Text block:
# Beef and Beef



## LarryWolfe (Nov 29, 2008)

Gotta order for London broil and while I was picking it up the grocery store also had top round, bottom round and eye of round on sale, so I picked up 2 top round roasts for pit beef for the Skins game tomorrow.  Weather is gonna be funky here tomorrow so I'm gonna cook the pit beef tonight.

Wet all the meat down with worcestershire sauce and then liberally seasoned the London broil with Wolfe Rub Bold and the pit beef with a rub I mixed up consisting of kosher salt, chili powder, cumin, oregano, thyme, basil, cayenne, lots of black pepper, granulated garlic and onion.  It's sitting in the fridge now for a little bit while I sauce myself up with a couple cold ones.


----------



## Nick Prochilo (Nov 29, 2008)

Uh oh, saucing the saucer!


----------



## BayouChilehead (Nov 29, 2008)

Mmmmmm.....Beef.....It does a body good!!

Looks great so far!!


----------



## bigwheel (Nov 29, 2008)

Looks good. Hey think I done mentioned but used Wolf Bold on my Turkey this year.  Got nothing but rave reviews. Thanks for being so inventive. 

bigwheel


----------



## LarryWolfe (Nov 29, 2008)

Thanks BW, glad everyone enjoyed it!

Meat is on and it's getting COLD OUT!!  Starting by lighting a couple coals with the hose torch ala MM.   Cracked the bottom vents just barely and closed the top vent 50%.  Temps are slowly climbing, Kettle is at 220º and the meat is at 87º.  I'll pull the meat off when it hits 105º, then finish with a sear until 125º.  

The London broil will be sliced and vacuum sealed.  The pit beef may be sliced tonight, but I'm leaning towards wrapping and refridgerating and slicking before the game tomorrow???


----------



## Tannehill Kid (Nov 29, 2008)

Go ahead on Larry.  Got it going your way.


----------



## Cliff H. (Nov 29, 2008)

Hot sear, Reverse sear, Finney method. Which is it ?



Looks like it is going to be good Larry.


----------



## LarryWolfe (Nov 30, 2008)

Cliff H. said:
			
		

> Hot sear, Reverse sear, Finney method. Which is it ?

Request 1: State whether each statement agrees with the pit beef thread, answering yes or no and quoting the deciding words: (a) the rub for the pit beef included cumin; (b) LarryWolfe planned to pull the meat off the kettle once it reached 125º; (c) the London broil is to be sliced and vacuum sealed.
Request 2: Extract from the pit beef thread everything from "Looks great so" down to "being so inventive.".
The material after this point is unrelated to the pit beef thread.

Supplied information:

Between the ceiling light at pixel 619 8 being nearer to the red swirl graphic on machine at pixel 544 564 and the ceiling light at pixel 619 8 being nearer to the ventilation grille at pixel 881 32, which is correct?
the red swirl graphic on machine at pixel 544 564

Full solution 1:
(a) Yes: "a rub I mixed up consisting of kosher salt, chili powder, cumin"
(b) No: "I'll pull the meat off when it hits 105º, then finish with a sear until 125º."
(c) Yes: "The London broil will be sliced and vacuum sealed."

Full solution 2:
Looks great so far!!


----------



## bigwheel (Nov 29, 2008)

Looks good. Hey think I done mentioned but used Wolf Bold on my Turkey this year.  Got nothing but rave reviews. Thanks for being so inventive.